The ghostly orb of Luna influenced civilizations for millennia before mankind traveled to that world.  Revered as a deity, feared by the superstitious, used as a timekeeping standard, and a lantern to light the night, the Moon has been an inseparable part of the human existence since we became a thinking and creative species.  Since the establishment of Earth’s great ancient civilizations, the Moon has inspired poetry, prose, and dreams that have become literary standards.

The Space Age reach for the Moon served as a springboard for our explorations of the Solar System and our understanding of the evolution of neighboring worlds.  The research and technology developed to reach the Moon has directly influenced the lives of virtually all inhabitants of this Earth.  No one can deny the benefits of ubiquitous powerful computers and hand-held communications devices that allow us to directly communicate with almost anyone on this planet or access any kind of knowledge.

Without the Moon, our world today might be lifeless, without volumes of literature to inspire our imagination, without the science we use daily to learn, globally communicate, and even to save lives in the face of formerly fatal illnesses.  Without the Moon, humans would not be a space faring species poised to achieve greatness.

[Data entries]
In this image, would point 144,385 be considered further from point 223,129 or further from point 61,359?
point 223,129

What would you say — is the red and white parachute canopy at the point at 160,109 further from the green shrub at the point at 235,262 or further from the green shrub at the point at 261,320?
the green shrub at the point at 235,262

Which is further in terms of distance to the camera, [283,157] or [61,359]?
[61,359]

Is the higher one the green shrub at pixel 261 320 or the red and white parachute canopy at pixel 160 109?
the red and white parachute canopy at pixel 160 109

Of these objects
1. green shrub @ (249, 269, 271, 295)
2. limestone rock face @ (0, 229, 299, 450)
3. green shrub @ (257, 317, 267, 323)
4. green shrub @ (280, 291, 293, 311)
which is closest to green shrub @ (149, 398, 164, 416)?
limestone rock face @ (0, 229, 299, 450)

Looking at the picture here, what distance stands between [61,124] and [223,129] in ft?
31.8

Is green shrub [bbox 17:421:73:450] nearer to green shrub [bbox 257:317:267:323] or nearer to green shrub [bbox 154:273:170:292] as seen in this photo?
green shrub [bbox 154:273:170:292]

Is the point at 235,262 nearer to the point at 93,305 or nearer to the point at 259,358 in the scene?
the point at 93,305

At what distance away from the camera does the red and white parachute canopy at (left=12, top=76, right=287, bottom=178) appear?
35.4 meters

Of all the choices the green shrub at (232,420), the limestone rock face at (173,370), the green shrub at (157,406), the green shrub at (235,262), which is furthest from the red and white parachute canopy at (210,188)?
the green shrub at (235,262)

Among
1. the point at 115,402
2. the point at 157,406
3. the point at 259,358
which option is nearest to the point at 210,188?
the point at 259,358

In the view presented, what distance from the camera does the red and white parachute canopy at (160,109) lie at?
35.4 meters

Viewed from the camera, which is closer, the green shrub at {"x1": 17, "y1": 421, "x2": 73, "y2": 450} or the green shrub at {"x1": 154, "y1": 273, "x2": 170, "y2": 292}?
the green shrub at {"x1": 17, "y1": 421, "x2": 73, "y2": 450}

#### Task 1
In the Moon text, what has the Moon inspired since the establishment of Earth's great ancient civilizations?
#### Task 2
Pick out each line of the records that contains the word "point".

#### Task answer 1
Poetry, prose, and dreams that have become literary standards.

#### Task answer 2
In this image, would point 144,385 be considered further from point 223,129 or further from point 61,359?
point 223,129
What would you say — is the red and white parachute canopy at the point at 160,109 further from the green shrub at the point at 235,262 or further from the green shrub at the point at 261,320?
the green shrub at the point at 235,262
Is the point at 235,262 nearer to the point at 93,305 or nearer to the point at 259,358 in the scene?
the point at 93,305
1. the point at 115,402
2. the point at 157,406
3. the point at 259,358
which option is nearest to the point at 210,188?
the point at 259,358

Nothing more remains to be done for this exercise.